→ **REQUIRED WORK**: Rewrite all the lines below, replacing "photographic scene" with "image" and leaving everything else unchanged. Leave the pictures out of your answer.
---
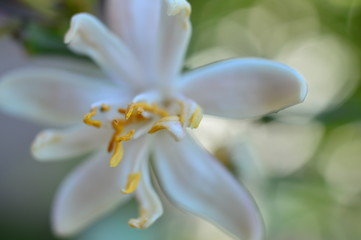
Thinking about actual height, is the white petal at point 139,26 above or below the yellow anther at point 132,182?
above

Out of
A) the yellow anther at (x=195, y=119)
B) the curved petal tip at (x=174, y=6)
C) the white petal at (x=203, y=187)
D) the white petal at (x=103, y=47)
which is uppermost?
the curved petal tip at (x=174, y=6)

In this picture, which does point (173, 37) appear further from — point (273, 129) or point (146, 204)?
point (273, 129)

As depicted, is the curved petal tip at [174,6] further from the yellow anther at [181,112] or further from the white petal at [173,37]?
the yellow anther at [181,112]

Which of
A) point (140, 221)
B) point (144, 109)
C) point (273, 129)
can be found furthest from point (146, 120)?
point (273, 129)

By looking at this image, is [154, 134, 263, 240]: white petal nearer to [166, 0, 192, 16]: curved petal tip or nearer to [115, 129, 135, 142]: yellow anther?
[115, 129, 135, 142]: yellow anther

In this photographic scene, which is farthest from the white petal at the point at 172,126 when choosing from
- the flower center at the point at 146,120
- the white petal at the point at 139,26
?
the white petal at the point at 139,26

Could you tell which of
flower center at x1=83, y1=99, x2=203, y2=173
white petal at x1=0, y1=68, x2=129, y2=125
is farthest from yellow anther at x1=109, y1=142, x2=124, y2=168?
white petal at x1=0, y1=68, x2=129, y2=125

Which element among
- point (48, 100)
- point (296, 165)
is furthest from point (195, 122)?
point (296, 165)
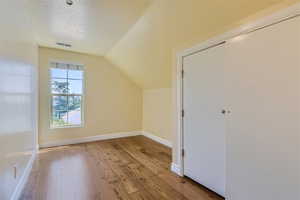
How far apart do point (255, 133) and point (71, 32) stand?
3.30 metres

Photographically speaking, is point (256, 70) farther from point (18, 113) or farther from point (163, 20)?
point (18, 113)

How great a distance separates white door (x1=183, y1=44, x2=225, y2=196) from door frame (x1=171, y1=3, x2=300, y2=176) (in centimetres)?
7

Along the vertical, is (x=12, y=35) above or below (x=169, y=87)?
above

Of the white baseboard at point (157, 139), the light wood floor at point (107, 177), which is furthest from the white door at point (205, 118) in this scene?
the white baseboard at point (157, 139)

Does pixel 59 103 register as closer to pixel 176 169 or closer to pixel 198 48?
pixel 176 169

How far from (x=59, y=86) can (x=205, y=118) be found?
12.1ft

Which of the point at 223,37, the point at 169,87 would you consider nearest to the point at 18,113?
Answer: the point at 223,37

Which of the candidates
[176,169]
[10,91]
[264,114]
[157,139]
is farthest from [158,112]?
[10,91]

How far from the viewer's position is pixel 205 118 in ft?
6.57

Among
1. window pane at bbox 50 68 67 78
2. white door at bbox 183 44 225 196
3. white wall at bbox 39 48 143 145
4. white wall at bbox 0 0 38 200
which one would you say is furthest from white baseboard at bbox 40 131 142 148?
white door at bbox 183 44 225 196

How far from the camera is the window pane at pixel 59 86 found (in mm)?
3857

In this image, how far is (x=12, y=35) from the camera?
5.74ft

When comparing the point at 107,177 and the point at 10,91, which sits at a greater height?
the point at 10,91

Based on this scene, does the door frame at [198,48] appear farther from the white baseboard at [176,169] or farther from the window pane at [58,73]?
the window pane at [58,73]
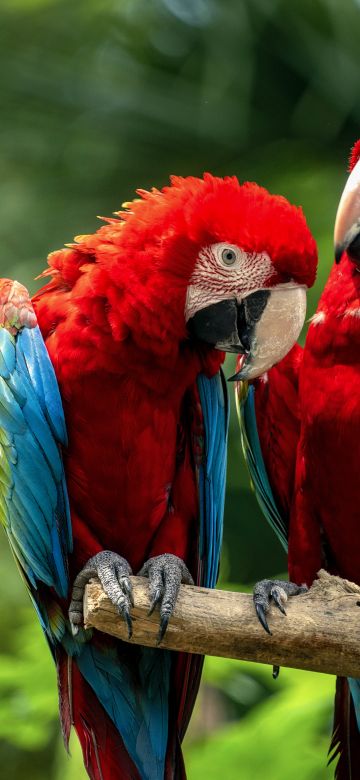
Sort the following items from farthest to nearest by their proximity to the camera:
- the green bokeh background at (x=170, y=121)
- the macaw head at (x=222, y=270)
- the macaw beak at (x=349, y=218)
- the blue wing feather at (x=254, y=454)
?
the green bokeh background at (x=170, y=121), the blue wing feather at (x=254, y=454), the macaw beak at (x=349, y=218), the macaw head at (x=222, y=270)

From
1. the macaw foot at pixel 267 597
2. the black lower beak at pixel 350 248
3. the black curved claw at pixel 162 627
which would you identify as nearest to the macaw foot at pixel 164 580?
the black curved claw at pixel 162 627

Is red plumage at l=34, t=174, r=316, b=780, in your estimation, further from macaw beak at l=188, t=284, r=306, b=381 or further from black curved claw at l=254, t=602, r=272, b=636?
black curved claw at l=254, t=602, r=272, b=636

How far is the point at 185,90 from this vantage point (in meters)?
3.21

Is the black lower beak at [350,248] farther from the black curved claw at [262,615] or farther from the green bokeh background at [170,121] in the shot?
the green bokeh background at [170,121]

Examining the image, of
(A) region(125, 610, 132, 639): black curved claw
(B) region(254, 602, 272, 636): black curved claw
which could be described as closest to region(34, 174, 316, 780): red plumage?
(A) region(125, 610, 132, 639): black curved claw

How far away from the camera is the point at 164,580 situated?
166 cm

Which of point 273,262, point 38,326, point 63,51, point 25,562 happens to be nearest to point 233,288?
point 273,262

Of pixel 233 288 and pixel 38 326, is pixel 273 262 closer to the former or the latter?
pixel 233 288

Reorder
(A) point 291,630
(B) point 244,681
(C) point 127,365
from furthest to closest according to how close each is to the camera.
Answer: (B) point 244,681
(C) point 127,365
(A) point 291,630

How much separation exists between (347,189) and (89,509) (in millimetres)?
739

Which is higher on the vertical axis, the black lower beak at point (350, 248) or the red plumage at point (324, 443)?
the black lower beak at point (350, 248)

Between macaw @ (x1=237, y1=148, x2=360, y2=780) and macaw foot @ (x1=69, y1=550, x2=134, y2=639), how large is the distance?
0.24 metres

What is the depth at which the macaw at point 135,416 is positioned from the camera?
1.66 metres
---
→ **OUTPUT FOR THIS TASK**:
Thinking about actual height, is the white petal at point 139,26 above or below the yellow anther at point 132,182?
above

Out of
A) the yellow anther at (x=195, y=119)
B) the curved petal tip at (x=174, y=6)
C) the white petal at (x=203, y=187)
D) the white petal at (x=103, y=47)
which is uppermost?
the curved petal tip at (x=174, y=6)

In this picture, which does point (173, 37) appear further from — point (273, 129) or point (146, 204)?
point (273, 129)

As depicted, is the curved petal tip at [174,6] further from the yellow anther at [181,112] or further from the white petal at [173,37]?
the yellow anther at [181,112]

Which of
A) point (140, 221)
B) point (144, 109)
C) point (273, 129)
can be found furthest from point (146, 120)?
point (273, 129)

By looking at this image, is [154, 134, 263, 240]: white petal nearer to [166, 0, 192, 16]: curved petal tip or nearer to [115, 129, 135, 142]: yellow anther?
[115, 129, 135, 142]: yellow anther

In this image, which is farthest from the white petal at the point at 172,126 when choosing from
- the flower center at the point at 146,120
- the white petal at the point at 139,26
?
the white petal at the point at 139,26

Could you tell which of
flower center at x1=83, y1=99, x2=203, y2=173
white petal at x1=0, y1=68, x2=129, y2=125
is farthest from yellow anther at x1=109, y1=142, x2=124, y2=168?
white petal at x1=0, y1=68, x2=129, y2=125

Which element among
- point (48, 100)
- point (296, 165)
is furthest from point (195, 122)?
point (296, 165)
How far apart do point (255, 133) and point (71, 32) stand?
3.30 metres

Photographically speaking, is point (256, 70) farther from point (18, 113) or farther from point (163, 20)?
point (18, 113)

How great a distance separates white door (x1=183, y1=44, x2=225, y2=196) from door frame (x1=171, y1=3, x2=300, y2=176) (in centimetres)?
7

Along the vertical, is (x=12, y=35) above or below (x=169, y=87)?
above

Of the white baseboard at point (157, 139), the light wood floor at point (107, 177), which is furthest from the white door at point (205, 118) in this scene?
the white baseboard at point (157, 139)

Does pixel 59 103 register as closer to pixel 176 169 or closer to pixel 198 48?
pixel 176 169

How far from (x=59, y=86) can (x=205, y=118) be found?
12.1ft

Which of the point at 223,37, the point at 169,87 would you consider nearest to the point at 18,113?
Answer: the point at 223,37

Which of the candidates
[176,169]
[10,91]
[264,114]
[157,139]
is farthest from [158,112]?
[10,91]

How far from the viewer's position is pixel 205 118 in ft?
6.57

Among
1. window pane at bbox 50 68 67 78
2. white door at bbox 183 44 225 196
3. white wall at bbox 39 48 143 145
4. white wall at bbox 0 0 38 200
which one would you say is furthest from white baseboard at bbox 40 131 142 148?
white door at bbox 183 44 225 196

How far from the camera is the window pane at pixel 59 86 found (in mm)?
3857

In this image, how far is (x=12, y=35) from the camera?
5.74ft

When comparing the point at 107,177 and the point at 10,91, which sits at a greater height?
the point at 10,91

Based on this scene, does the door frame at [198,48] appear farther from the white baseboard at [176,169] or farther from the window pane at [58,73]?
the window pane at [58,73]
Sort the following items from farthest to nearest by their proximity to the camera:
- the green bokeh background at (x=170, y=121)
- the macaw head at (x=222, y=270)
- the macaw beak at (x=349, y=218)
- the blue wing feather at (x=254, y=454)
?
the green bokeh background at (x=170, y=121), the blue wing feather at (x=254, y=454), the macaw beak at (x=349, y=218), the macaw head at (x=222, y=270)

From
1. the macaw foot at pixel 267 597
2. the black lower beak at pixel 350 248
3. the black curved claw at pixel 162 627
which would you identify as nearest to the macaw foot at pixel 164 580?
the black curved claw at pixel 162 627

Is red plumage at l=34, t=174, r=316, b=780, in your estimation, further from macaw beak at l=188, t=284, r=306, b=381 or further from black curved claw at l=254, t=602, r=272, b=636?
black curved claw at l=254, t=602, r=272, b=636

How far is the point at 185,90 from this vantage point (in meters)?
3.21

Is the black lower beak at [350,248] farther from the black curved claw at [262,615] or farther from the green bokeh background at [170,121] in the shot?
the green bokeh background at [170,121]

Examining the image, of
(A) region(125, 610, 132, 639): black curved claw
(B) region(254, 602, 272, 636): black curved claw
which could be described as closest to region(34, 174, 316, 780): red plumage?
(A) region(125, 610, 132, 639): black curved claw

How far away from the camera is the point at 164,580 situated?
166 cm

Which of point 273,262, point 38,326, point 63,51, point 25,562 happens to be nearest to point 233,288?
point 273,262

Of pixel 233 288 and pixel 38 326, is pixel 273 262 closer to the former or the latter?
pixel 233 288

Reorder
(A) point 291,630
(B) point 244,681
(C) point 127,365
from furthest to closest according to how close each is to the camera.
Answer: (B) point 244,681
(C) point 127,365
(A) point 291,630

How much separation exists between (347,189) and (89,509) (in millimetres)?
739

Which is higher on the vertical axis, the black lower beak at point (350, 248) or the red plumage at point (324, 443)?
the black lower beak at point (350, 248)

Between macaw @ (x1=237, y1=148, x2=360, y2=780) and macaw foot @ (x1=69, y1=550, x2=134, y2=639), how large is the distance?
0.24 metres

What is the depth at which the macaw at point 135,416 is positioned from the camera?
1.66 metres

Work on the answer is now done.